If you think the War on International Terrorism is over, guess again. Especially for the minority Christian populations of the majority Muslim nations of Saharan Africa.
Specifically, the northwest African nation of Mali, where Islamic jihadists attacked the Christian village of Sobame Da, where “No-one was spared – women, children, elderly people.” Also noted, “anyone who tried to escape was killed.”
Apparently not having their bloodlust satiated by just shooting innocent Christians, it was also reported that “anyone who tried to escape was killed” by the jihadists.
Also cited, the manner of death meted out by the Islamists was particularly grisly.
Of the nearly 100 victims of the Sobame Da Massacre recovered by Malian government forces, all were found to be burned to death.
While the American media yawned, the Nigeria-based Nairaland.com news portal reported;
Approximately 100 Christians were massacred by Muslim terrorists in the West African nation of Mali this month.

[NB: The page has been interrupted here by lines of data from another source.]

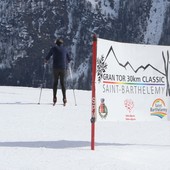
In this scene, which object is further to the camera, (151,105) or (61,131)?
(61,131)

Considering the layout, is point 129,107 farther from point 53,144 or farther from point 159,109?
point 53,144

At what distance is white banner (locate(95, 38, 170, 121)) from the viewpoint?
5.82m

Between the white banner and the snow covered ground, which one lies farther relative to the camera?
the white banner

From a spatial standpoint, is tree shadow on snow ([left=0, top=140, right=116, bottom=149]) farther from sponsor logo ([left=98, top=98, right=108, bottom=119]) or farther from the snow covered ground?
sponsor logo ([left=98, top=98, right=108, bottom=119])

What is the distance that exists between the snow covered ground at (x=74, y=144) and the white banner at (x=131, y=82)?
1.77ft

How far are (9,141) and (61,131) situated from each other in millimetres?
1586

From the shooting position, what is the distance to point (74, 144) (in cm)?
609

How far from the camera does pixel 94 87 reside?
5652 mm

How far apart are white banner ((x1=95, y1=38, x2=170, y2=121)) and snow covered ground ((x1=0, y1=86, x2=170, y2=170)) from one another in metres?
0.54

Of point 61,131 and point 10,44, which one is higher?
point 10,44

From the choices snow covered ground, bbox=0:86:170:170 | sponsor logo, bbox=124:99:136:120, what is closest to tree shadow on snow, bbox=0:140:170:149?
snow covered ground, bbox=0:86:170:170

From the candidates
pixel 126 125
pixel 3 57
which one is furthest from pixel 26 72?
pixel 126 125

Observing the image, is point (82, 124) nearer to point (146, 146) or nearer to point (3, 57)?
point (146, 146)

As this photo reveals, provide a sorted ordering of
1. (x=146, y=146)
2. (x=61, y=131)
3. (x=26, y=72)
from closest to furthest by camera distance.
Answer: (x=146, y=146), (x=61, y=131), (x=26, y=72)
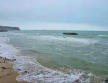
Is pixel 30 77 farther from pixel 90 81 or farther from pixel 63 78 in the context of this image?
pixel 90 81

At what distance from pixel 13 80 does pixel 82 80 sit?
277 cm

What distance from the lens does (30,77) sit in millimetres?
4965

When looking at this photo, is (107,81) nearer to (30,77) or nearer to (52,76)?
(52,76)

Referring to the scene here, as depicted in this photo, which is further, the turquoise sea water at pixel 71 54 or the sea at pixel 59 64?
the turquoise sea water at pixel 71 54

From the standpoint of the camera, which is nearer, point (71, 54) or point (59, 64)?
point (59, 64)

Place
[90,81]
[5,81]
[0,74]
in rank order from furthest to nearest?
1. [0,74]
2. [90,81]
3. [5,81]

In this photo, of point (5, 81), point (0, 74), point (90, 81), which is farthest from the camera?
point (0, 74)

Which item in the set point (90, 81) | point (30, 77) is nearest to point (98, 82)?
point (90, 81)

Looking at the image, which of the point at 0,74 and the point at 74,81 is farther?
the point at 0,74

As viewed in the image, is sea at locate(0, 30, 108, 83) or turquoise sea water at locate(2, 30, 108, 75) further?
turquoise sea water at locate(2, 30, 108, 75)

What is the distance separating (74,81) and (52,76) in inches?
39.3

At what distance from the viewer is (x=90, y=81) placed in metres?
4.82

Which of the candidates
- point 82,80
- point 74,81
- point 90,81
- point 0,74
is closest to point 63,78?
point 74,81

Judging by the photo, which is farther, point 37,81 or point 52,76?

BBC reports that on June 9, armed Fulani Muslim militants invaded a predominately Christian village in Sobame Da, and killed men, women, and children.

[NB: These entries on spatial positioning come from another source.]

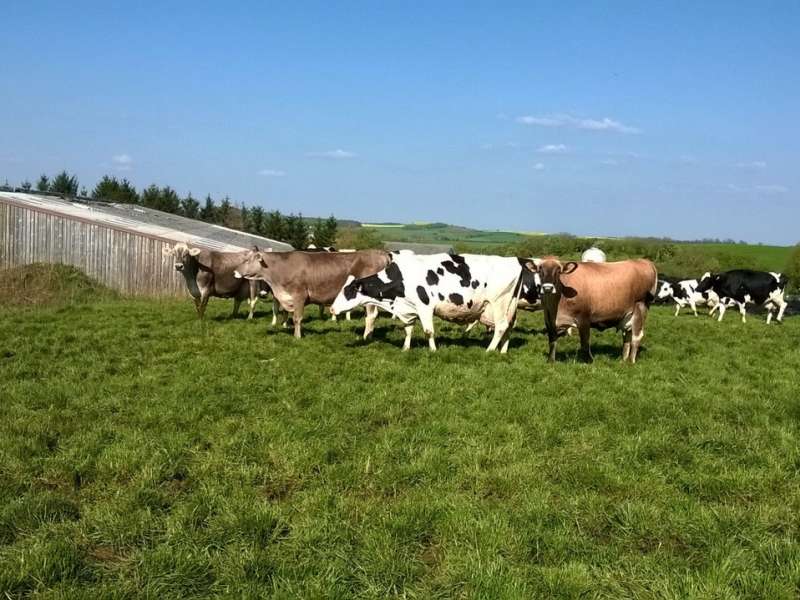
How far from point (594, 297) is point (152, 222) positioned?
29.8m

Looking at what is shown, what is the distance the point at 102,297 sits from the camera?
77.9 feet

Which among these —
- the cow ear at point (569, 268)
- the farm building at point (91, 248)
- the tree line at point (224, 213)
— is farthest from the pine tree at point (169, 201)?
the cow ear at point (569, 268)

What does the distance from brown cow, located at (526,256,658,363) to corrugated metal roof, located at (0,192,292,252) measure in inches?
740

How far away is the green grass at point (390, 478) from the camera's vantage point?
4754mm

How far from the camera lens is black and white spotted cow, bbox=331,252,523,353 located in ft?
43.9

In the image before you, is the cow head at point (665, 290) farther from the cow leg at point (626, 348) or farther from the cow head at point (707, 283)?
the cow leg at point (626, 348)

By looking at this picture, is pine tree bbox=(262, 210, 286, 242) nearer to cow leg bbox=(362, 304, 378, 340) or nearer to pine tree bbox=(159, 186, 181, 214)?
pine tree bbox=(159, 186, 181, 214)

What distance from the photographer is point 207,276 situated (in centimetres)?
1773

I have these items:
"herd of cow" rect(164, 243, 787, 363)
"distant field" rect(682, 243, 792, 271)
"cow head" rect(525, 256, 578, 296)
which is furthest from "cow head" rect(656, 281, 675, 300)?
"distant field" rect(682, 243, 792, 271)

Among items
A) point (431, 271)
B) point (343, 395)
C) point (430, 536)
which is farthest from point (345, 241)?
point (430, 536)

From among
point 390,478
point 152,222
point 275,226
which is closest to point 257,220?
point 275,226

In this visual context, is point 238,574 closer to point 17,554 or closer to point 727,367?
point 17,554

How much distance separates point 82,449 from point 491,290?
8539 millimetres

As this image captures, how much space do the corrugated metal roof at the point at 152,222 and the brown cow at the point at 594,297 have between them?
740 inches
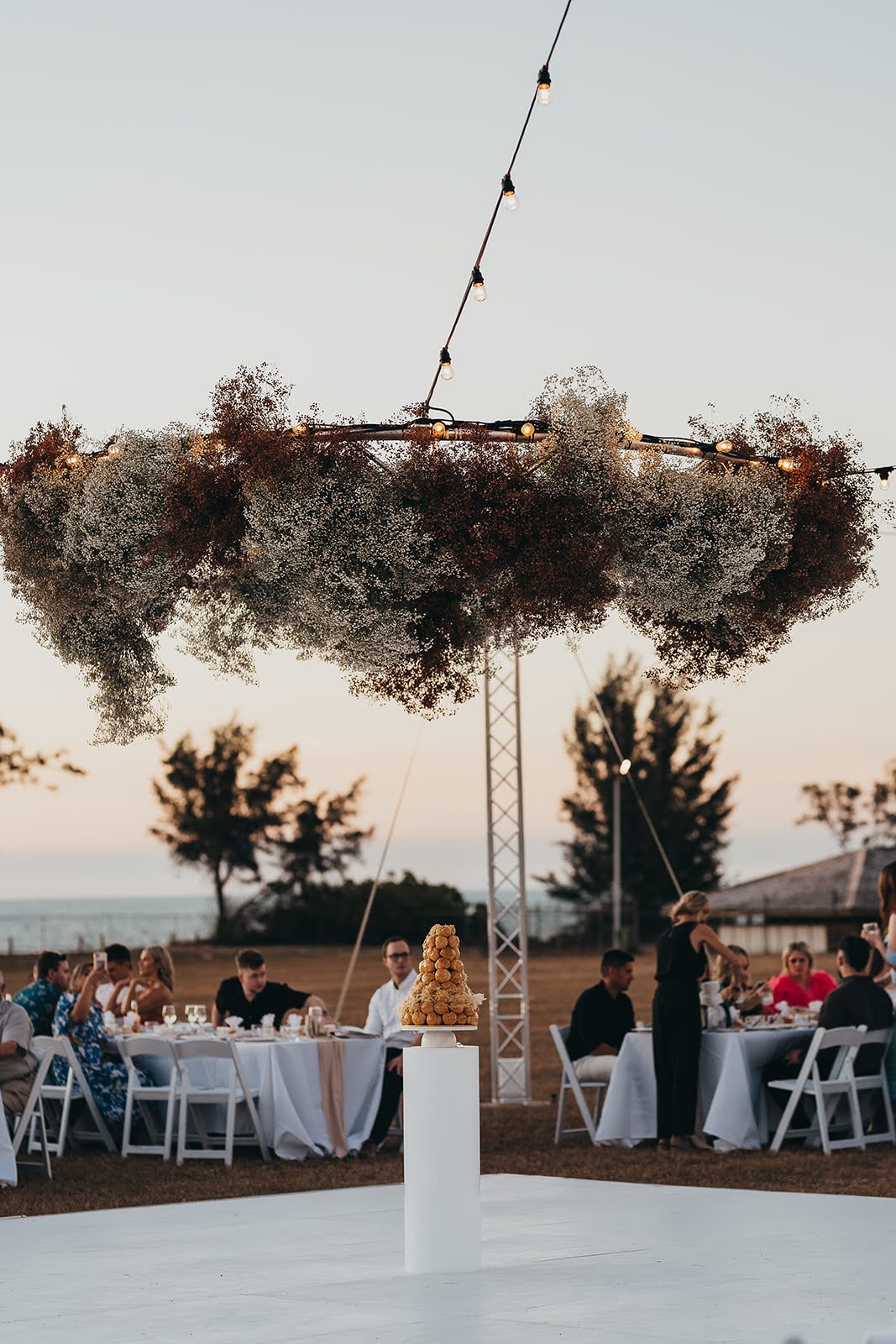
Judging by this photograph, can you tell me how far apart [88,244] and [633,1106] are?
5796 millimetres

Officials say they found at least 95 bodies. The attackers also killed animals and set fire to houses.
“About 50 heavily armed men arrived on motorbikes and pickups,” a survivor named Amadou Togo told the AFP agency.

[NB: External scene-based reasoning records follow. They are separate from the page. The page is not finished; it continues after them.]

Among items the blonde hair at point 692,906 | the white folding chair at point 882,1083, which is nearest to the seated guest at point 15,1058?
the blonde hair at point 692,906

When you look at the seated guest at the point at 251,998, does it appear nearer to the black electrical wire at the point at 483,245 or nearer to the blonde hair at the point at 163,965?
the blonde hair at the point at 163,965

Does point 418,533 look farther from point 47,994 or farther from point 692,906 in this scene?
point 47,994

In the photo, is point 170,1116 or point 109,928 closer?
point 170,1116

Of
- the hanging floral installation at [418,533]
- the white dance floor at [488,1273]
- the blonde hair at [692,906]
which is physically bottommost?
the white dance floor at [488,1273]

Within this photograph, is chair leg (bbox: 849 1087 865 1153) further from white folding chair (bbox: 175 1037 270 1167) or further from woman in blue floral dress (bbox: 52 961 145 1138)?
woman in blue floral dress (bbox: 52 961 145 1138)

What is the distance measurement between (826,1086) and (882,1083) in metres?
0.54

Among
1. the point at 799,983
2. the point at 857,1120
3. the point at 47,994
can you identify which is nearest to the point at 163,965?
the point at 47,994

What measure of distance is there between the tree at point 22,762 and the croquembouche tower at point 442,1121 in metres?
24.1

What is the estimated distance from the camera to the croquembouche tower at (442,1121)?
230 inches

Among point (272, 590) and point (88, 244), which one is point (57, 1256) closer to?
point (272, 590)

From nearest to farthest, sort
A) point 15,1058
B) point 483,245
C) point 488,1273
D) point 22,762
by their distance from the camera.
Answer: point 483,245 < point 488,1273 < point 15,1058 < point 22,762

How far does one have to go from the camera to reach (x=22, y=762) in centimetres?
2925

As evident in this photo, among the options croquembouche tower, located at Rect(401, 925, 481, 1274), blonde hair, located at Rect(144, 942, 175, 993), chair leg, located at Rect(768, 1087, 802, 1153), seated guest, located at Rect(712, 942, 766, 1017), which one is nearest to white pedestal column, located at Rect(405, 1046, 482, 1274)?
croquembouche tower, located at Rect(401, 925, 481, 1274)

“They first surrounded the village and then attacked – anyone who tried to escape was killed.”
“No-one was spared – women, children, elderly people,” he added.
No terror group claimed responsibility for the massacre.
“Right now we have 95 dead civilians. The bodies are burned, we are continuing to look for others,” a local official told AFP.
The Christian persecution watchdog group Open Doors reported last week that every person who died was a Christian.
A security source at the scene told AFP that the village “had been virtually wiped out.”
West Africa is home to some of the most brutal attacks against Christians in recent years that have claimed thousands of lives.
Mali was thrown into unrest after Islamic jihadists took over the country in 2012. The violence got so severe the entire Malian government resigned in April.
Approximately 5 percent are Malians are Christian (900,000), roughly two-thirds Catholic and one-third various Protestant denominations.